Let's use the training data to "train" our naive bayes algorithm. All you need to do is use the naiveBayes function as follows:
```{r training classifier, message=FALSE, warning=FALSE}
sms_classifier <- naiveBayes(sms_train, sms_raw_train$type)
```
Now the algorithm has been trained. In other words, it has looked at the data and found which words appear in spam and in normal messages, then it has calculated probabilities for each of them.
### Testing classifier
Now we can apply the algorithm we just trained on the remaining 25% of the data (the test set). Is our clasifier able to predict which messages are spam and which are not? To make this prediction we simply use the function "predict" followed by the variable in which our trained model is stored. This step can take a few seconds to run. After all, R is using thousands of words to predict if each message is or isn't spam!

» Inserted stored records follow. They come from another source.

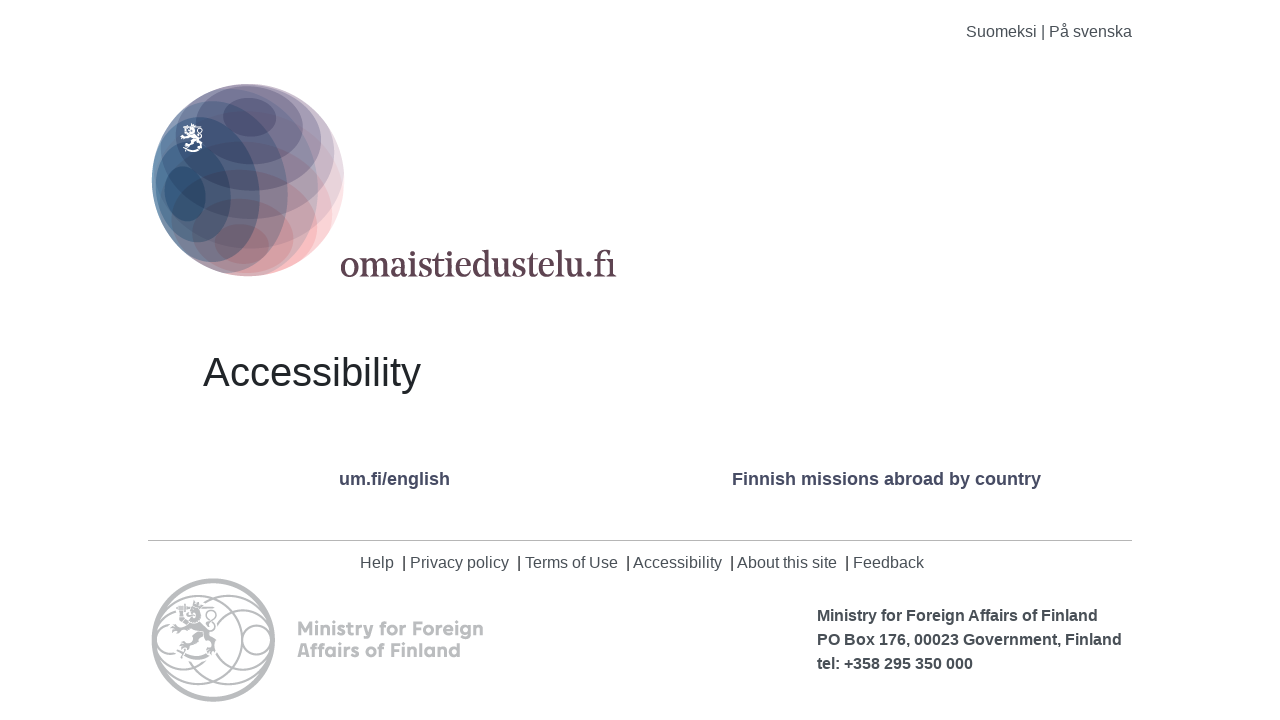

--- FILE ---
content_type: text/html;charset=UTF-8
request_url: https://omaistiedustelu.fi/public_html?command=browse&p=_a11y&lang=en
body_size: 1227
content:
<!DOCTYPE html>
<html lang="en">
<head><title>omaistiedustelu.fi</title><meta http-equiv="X-UA-Compatible" content="IE=edge"><meta http-equiv="Content-Type" content="text/html; charset=UTF-8"><meta name="viewport" content="initial-scale=1.0"><link rel="stylesheet" href="resources/app.bundle.css;jsessionid=A21942245C8167BEE01C3033DEEF7161?v= 4.10.0-beta3" type="text/css" media="all"><link rel="shortcut icon" href="favicon.ico"><script> </script></head>
<div id="main-container">
<div id="content-container">
<header id="header" class="row"><div id="apunavi" class="col-12"><div class="languagebar"><null><span class="language"><a href="public_html?command=browse&amp;p=_a11y&amp;lang=fi" title="Siirtyy suomenkieliseen käyttöliittymään.">Suomeksi</a></span> | <span class="language"><a href="public_html?command=browse&amp;p=_a11y&amp;lang=sv" title="Byt till det svenskspråkiga användargränssnittet.">På svenska</a></span></null></div></div><div class="col-12 col-md-6"><a href="public_html?command=browse&amp;p=matkustusilmoitus"><div id="logo" title="Front page"></div></a></div><div class="col-4-sm"></div></header>
<section class="row"><div id="layout-content" class="col">
<h1>Accessibility</h1>
<p></p>
</div></section><footer id="alaosa" class="row">
<div class="col-md-6"><a href="https://um.fi/english" title="The page will open in a new window." target="_blank">um.fi/english</a></div><div class="col-md-6"><a href="https://um.fi/missions" title="The page will open in a new window." target="_blank">Finnish missions abroad by country</a></div></footer><footer id="footer">
<!-- sulo-omaistiedustelu 4.10.0-beta3, 2025-10-06 14:41:05 -->
&nbsp;<a id="ohjelinkki" href="public_html?command=browse&amp;p=_ohjeet" title="The page will open in a new window." target="_blank">Help</a>
&nbsp;|&nbsp;<a href="https://um.fi/travel-and-consular-services" title="The page will open in a new window." target="_blank">Privacy policy</a>
&nbsp;|&nbsp;<a href="public_html?command=browse&amp;p=_vastvap" title="The page will open in a new window." target="_blank">Terms of Use</a>
&nbsp;|&nbsp;<a href="public_html?command=browse&amp;p=_a11y" title="The page will open in a new window." target="_blank">Accessibility</a>
&nbsp;|&nbsp;<a href="public_html?command=browse&amp;p=_tietpal" title="The page will open in a new window." target="_blank">About this site</a>
&nbsp;|&nbsp;<a href="mailto:KPA-10@formin.fi" title="The page will open in a new window.">Feedback</a>
<div class="row justify-content-between align-items-center"><div id="footerLogo_en" class="footerLogo"></div>
<p class="yhteystiedot">Ministry for Foreign Affairs of Finland<br>PO Box 176, 00023 Government, Finland<br>tel: +358 295 350 000</p></div>
</footer></div>
</div>
<script src="resources/app.bundle.js;jsessionid=A21942245C8167BEE01C3033DEEF7161?v=4.10.0-beta3"></script>
<script>$('.simple-select').select2().select2Fixes().maximizeSelect2Height();var openmethod='get';
// Matomo UM Tracking disabled
</script>
</body>
</html>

```{r testing classifier, message=FALSE, warning=FALSE}
sms_predicted <- predict(sms_classifier, sms_test)
```
### Evaluating performance
Let's find out how good our predictions were. We use the function CrossTable to compare the actual class of each message (spam or normal, as determined manually by reserachers) with the class we predicted them to have.
```{r evaluate performance, message=FALSE, warning=FALSE}
CrossTable(sms_predicted, sms_raw_test$type,
prop.chisq = FALSE, prop.t =FALSE,
dnn = c("predicted","actual"))
```
You can see that 99.7% of normal messages were detected by our fileter as normal. Only 4 out of more than one thousand normal messags were misclassified as spam. This is a really good performance. On the other hand, about 82.5% of spam messages were correctly labeled as spam. Approximately 32 out of 180 spam messages were misclassified as normal. This performance is good, but could definitely be improved!
Now you know a bit more about how machine learning is used with different comercial and scientific purposes. In this case, to build a spam filter. There are many more machine learning techniques, some of them incredibly accurate and complex. They can be (and in fact) are applied all the time to solve all sorts of problems. Examples of this are recommendations displayed to you on Google, Facebook or Amazon; studying which regions of the brain are active when people perform different tasks; classifying cancers into groups; or performing language processing (for example in devices capable of translating from one language to another in real time).
## Discussion
Can you think of any other applications of machine learning? In which ways do you think machine learning is changing our daily lives? Are these changes positive or negative? What are their implications?
## References
This turotial was adapted from:
1. Lantz B. (2013). Chapter 4. Probabilistic learning and classification using Naive Bayes. In Machine Learning with R. Birmingham: Packt Publishing.
SMS data comes from the study:
2. Gomez-Hidalgo JM, Almeida TA and Yamakami A. (2012). On the validity of a new SMS spam collection. Proceedings of the 11th international conference on machine learning and applications.